Wakil Ketua I DPRD Kotawaringin Timur, Rudianur mendukung rencana pemerintah untuk membangun Istana Raja Bungsu di Bagendang, Kecamatan Mentaya Hilir Utara, Kabupaten Kotim.
Bahkan kini banyak tokoh yang sudah menyampaikan niatan itu kepadanya bahkan berkunjung ke DPRD Kotim untuk membicarakan rencana kegiatan ritual sekaligus haul Raja Bungsu serta rencana pembangunan istana tersebut.
“Rencananya kegiatan itu akan dipusatkan di Kecamatan Bagendang, karena di sana ada situs-situs yang masih tersisa, kami dari dprdDPRD sangat mendukung,” kata Rudianur, Sabtu, 26 Maret 2022.
Menurutnya pada 2017 sudah dilakukan peletakan batu pertama pembangunan istana yang pada waktu itu direncanakan dibuat sebagai museum.
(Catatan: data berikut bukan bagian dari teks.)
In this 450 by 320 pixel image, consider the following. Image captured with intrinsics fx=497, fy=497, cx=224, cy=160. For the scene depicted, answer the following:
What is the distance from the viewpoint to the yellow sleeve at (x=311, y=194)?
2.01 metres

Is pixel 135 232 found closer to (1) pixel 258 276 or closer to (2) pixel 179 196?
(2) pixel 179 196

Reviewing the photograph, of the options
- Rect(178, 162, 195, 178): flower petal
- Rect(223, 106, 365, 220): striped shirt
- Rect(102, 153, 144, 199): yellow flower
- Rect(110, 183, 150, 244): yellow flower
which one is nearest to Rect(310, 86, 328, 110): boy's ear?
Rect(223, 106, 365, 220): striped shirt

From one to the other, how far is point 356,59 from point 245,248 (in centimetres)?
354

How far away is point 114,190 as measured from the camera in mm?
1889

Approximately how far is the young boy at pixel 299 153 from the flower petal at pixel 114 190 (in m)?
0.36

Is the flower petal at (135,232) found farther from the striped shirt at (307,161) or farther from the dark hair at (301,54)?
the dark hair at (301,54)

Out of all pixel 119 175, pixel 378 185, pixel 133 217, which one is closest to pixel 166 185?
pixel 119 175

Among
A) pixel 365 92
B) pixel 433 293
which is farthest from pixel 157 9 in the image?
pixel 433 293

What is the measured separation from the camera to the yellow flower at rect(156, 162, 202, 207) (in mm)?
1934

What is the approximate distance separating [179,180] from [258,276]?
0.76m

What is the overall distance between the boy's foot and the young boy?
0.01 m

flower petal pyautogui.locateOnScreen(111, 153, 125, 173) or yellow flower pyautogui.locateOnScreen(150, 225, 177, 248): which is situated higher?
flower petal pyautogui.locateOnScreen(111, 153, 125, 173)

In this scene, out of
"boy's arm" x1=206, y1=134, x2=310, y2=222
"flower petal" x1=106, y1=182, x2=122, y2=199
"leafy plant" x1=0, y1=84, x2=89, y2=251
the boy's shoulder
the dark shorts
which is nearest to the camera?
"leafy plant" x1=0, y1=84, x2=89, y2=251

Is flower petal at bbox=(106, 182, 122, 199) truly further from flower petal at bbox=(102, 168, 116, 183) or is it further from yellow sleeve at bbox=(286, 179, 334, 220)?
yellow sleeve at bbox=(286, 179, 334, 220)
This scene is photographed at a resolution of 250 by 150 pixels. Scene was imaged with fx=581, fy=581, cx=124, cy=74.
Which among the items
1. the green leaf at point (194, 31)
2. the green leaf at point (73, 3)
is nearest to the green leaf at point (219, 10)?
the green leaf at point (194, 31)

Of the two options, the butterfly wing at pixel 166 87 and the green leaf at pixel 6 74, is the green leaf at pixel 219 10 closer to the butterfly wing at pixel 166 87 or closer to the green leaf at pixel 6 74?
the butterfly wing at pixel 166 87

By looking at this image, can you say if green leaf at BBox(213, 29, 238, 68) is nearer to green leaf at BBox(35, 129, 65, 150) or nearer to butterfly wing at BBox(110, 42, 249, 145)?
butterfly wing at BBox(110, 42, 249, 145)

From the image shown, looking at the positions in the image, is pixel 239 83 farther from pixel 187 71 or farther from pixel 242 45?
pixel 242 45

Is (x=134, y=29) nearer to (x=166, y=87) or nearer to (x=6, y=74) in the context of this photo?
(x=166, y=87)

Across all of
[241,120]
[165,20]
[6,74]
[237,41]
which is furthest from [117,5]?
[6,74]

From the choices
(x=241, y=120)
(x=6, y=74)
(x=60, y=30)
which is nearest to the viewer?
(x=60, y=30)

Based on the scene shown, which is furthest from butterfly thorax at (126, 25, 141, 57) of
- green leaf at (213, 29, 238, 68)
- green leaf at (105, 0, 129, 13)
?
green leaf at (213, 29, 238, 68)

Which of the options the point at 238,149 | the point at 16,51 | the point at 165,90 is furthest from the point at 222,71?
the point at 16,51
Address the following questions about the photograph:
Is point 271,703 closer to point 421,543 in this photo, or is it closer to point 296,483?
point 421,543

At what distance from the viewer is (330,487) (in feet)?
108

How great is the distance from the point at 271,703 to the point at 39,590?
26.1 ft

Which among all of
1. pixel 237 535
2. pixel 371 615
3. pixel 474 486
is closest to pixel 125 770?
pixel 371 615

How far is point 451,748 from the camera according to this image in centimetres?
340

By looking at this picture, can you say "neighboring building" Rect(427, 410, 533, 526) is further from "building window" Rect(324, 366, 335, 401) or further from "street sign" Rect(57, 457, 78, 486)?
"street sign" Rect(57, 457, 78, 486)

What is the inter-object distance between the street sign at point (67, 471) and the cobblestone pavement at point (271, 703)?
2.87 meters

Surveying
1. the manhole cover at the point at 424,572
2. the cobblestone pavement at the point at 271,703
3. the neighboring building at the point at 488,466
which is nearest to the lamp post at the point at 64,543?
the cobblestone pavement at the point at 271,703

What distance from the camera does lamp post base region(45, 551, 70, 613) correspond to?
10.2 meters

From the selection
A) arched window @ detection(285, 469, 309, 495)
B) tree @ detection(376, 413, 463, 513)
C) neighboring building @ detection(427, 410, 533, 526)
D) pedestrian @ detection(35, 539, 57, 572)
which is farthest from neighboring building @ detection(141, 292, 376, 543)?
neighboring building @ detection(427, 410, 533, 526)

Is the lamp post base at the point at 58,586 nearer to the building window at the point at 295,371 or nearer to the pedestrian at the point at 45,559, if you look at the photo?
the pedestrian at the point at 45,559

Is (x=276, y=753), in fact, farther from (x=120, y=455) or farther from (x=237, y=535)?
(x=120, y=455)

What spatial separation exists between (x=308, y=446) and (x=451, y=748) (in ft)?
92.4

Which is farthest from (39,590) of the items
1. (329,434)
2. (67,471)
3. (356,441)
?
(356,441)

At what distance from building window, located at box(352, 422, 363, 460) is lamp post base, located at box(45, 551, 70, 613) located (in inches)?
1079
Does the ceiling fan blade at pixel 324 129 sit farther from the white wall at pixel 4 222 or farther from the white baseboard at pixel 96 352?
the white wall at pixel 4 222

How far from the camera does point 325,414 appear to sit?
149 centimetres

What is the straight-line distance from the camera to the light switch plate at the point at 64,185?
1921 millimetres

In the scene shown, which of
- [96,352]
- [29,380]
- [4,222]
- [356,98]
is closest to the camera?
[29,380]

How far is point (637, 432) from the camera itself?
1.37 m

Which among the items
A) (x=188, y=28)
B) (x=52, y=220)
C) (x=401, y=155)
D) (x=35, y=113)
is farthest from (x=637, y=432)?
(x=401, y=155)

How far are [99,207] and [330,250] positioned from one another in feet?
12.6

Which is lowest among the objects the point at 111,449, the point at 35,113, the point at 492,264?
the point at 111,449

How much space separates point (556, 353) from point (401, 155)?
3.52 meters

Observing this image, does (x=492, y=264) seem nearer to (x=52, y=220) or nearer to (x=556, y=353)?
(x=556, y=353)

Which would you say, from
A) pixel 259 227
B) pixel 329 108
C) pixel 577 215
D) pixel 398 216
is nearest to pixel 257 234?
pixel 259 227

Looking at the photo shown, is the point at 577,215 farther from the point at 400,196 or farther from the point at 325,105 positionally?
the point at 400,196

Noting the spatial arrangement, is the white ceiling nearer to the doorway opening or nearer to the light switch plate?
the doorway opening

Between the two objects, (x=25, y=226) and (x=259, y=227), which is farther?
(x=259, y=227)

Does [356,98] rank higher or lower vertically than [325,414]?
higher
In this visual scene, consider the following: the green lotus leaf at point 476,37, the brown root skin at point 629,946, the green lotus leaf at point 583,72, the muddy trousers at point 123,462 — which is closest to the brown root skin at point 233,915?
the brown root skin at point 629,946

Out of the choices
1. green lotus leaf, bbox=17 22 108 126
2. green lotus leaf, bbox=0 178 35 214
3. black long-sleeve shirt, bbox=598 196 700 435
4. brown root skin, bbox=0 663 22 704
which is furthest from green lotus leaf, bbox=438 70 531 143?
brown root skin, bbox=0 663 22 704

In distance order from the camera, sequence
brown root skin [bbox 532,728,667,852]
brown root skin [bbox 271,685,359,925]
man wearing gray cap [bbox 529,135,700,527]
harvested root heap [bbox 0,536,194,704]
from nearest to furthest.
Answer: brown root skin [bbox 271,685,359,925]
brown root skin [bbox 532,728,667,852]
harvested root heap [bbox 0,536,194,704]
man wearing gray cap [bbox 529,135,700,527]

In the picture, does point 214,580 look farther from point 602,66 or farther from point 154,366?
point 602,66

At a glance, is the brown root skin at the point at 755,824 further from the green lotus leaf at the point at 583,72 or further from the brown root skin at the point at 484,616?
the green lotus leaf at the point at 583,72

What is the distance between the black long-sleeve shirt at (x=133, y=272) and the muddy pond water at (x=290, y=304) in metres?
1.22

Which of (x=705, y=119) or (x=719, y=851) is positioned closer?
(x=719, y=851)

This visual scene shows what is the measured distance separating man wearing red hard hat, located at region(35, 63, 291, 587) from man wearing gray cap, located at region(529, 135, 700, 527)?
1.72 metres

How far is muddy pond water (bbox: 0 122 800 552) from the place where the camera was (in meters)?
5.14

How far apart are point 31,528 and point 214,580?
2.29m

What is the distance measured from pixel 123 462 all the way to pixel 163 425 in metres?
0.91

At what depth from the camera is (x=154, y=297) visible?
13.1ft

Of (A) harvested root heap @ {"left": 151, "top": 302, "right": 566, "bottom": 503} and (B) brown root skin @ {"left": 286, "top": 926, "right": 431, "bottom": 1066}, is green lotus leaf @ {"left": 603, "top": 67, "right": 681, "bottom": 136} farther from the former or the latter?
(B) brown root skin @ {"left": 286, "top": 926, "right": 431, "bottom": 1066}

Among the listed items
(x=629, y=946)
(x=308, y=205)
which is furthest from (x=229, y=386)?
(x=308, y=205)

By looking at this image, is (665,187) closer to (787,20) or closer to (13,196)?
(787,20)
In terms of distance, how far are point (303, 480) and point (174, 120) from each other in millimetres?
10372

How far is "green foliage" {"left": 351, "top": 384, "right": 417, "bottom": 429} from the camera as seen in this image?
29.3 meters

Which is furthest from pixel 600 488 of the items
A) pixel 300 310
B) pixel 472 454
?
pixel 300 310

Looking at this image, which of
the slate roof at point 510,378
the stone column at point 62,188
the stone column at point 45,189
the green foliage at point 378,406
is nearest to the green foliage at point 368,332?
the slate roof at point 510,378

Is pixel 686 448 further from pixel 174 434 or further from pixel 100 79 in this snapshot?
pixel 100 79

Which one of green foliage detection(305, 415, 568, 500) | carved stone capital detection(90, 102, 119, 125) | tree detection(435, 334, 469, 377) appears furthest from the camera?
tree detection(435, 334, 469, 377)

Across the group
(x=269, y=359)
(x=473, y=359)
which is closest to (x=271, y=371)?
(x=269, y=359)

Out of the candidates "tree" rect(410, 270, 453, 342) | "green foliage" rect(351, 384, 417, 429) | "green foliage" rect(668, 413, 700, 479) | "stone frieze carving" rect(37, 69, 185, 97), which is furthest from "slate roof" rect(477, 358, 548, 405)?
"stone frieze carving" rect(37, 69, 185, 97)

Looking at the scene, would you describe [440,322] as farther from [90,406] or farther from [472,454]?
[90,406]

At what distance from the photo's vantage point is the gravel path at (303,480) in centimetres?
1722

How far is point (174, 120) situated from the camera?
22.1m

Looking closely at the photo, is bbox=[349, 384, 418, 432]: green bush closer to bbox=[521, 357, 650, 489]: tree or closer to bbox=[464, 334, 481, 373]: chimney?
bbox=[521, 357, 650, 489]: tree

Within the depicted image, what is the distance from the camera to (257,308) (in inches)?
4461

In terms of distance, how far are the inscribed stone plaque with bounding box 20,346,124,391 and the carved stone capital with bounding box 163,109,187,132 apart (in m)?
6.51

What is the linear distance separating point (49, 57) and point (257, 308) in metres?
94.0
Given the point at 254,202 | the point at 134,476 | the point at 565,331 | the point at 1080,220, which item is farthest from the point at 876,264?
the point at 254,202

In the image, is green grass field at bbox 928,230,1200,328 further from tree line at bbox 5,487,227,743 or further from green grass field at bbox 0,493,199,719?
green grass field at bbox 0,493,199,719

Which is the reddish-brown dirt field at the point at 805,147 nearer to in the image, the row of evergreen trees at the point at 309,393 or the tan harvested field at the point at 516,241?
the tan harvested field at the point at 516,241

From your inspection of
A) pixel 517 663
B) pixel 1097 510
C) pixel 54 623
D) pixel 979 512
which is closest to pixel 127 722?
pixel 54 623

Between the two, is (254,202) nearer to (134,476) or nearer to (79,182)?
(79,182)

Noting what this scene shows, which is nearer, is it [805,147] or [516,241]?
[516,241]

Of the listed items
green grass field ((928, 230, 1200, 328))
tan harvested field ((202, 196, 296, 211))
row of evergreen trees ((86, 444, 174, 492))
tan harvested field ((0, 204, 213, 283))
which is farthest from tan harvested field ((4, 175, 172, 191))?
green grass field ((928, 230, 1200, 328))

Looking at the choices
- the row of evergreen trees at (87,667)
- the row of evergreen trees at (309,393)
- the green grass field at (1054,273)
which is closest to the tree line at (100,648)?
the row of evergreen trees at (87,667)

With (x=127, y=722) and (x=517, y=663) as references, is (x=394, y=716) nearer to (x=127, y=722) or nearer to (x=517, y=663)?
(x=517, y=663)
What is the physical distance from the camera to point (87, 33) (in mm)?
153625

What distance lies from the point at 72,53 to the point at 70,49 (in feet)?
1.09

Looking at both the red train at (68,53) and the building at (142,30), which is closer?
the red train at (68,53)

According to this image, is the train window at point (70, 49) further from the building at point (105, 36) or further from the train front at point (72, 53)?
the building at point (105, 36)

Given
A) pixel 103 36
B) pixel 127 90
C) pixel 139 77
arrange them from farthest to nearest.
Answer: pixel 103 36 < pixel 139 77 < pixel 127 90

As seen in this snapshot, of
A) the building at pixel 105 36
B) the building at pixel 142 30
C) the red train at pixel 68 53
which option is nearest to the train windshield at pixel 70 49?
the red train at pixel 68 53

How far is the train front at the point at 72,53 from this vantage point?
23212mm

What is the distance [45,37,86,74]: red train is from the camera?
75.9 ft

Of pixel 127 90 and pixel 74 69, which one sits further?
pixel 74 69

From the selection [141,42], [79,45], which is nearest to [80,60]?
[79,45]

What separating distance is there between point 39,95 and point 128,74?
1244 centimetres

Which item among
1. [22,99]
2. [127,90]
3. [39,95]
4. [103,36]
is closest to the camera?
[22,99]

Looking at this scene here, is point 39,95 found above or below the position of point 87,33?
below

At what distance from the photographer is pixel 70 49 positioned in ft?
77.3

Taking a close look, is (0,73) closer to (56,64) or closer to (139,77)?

Dari itu dia mendorong pemerintah daerah segera merealisasikan keberadaan istana Raja Bungsu di Bagendang tesebut.
Bahkan dalam waktu dekat ini, tim juga akan berkoordinasi dengan Pemda dalam hal ini Bupati Kotim terkait rencana pembangunan Istana Raja Bungsu tersebut.
Baca Juga : https://mentayanet.com/normalisasi-drainase-di-sampit-sangat-minim-penyebab-utama-banjir-yuk-galakkan-gotong-rotong/
Menurut sejarah, Raja Bungsu diduga berasal dari koloni masyarakat Dayak Ngaju yang menetap di Bukit Santuai, Kuala Kuayan.
Koloni masyarakat ini diduga merupakan induk semang suku Dayak sekitar daerah Kotim, Seruyan dan Katingan yang selanjutnya berkembang membentuk berbagai sub etnis Dayak, termasuk sub etnis Dayak Sampit atau dikenal dengan sebutan Oloh Sampit.
Suku Dayak Ngaju yang membentuk koloni di Bukit Santuai ini diperkirakan sudah ada sejak zaman Neolitik dan oleh karena situasi dan kondisi tertentu, koloni ini berangsur-angsur meninggalkan Bukit Santuai untuk mencari kehidupan yang lebih baik.
Maka salah satu kafilah koloni tersebut melakukan perjalanan hingga tiba di pedalaman Sei Sampit, yang dikenal sekarang dengan nama Rongkang.
Dari sinilah, kata dia kemudian tampil seorang pemimpin bergelar Demang Bungsu yang menggiring sebagian besar masyarakat Rongkang untuk membentuk koloni baru yang menetap di muara Sei Sampit.
Koloni ini berkembang lebih maju karena berada di jalur lintas Sungai Mentaya dan karena mereka bersifat terbuka terhadap perkembangan zaman.